Dataset extract below:
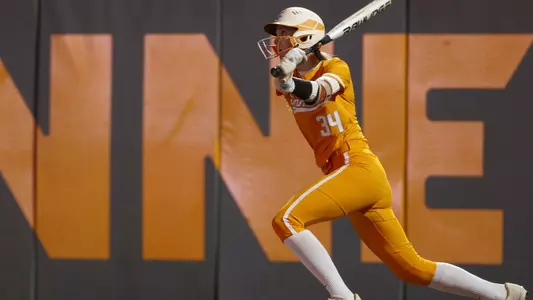 KNOXVILLE, TN - 2020.02.25 - Tennessee vs. UT Martin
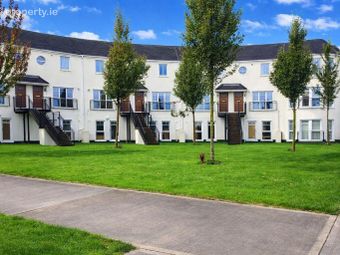 12 Holywell Crescent South, Swords, Kinsealy, Co. Dublin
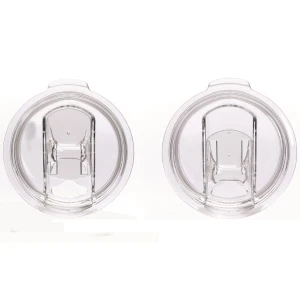 Igloo Cork Mug 500ml-LACİVERT
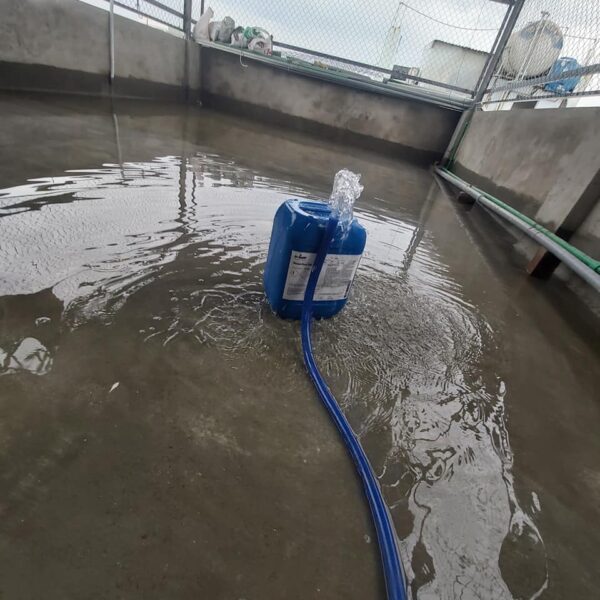 test-thu-nuoc-hoan-thien-masterseal-540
End of Dataset extract.
Problem details:
In the copy, only the lines from the one holding "Igloo Cork Mug 500ml-LACİVERT" through the end of the listing above should appear, retyped exactly, both ends included, with no pictures.

Response:
 Igloo Cork Mug 500ml-LACİVERT
 test-thu-nuoc-hoan-thien-masterseal-540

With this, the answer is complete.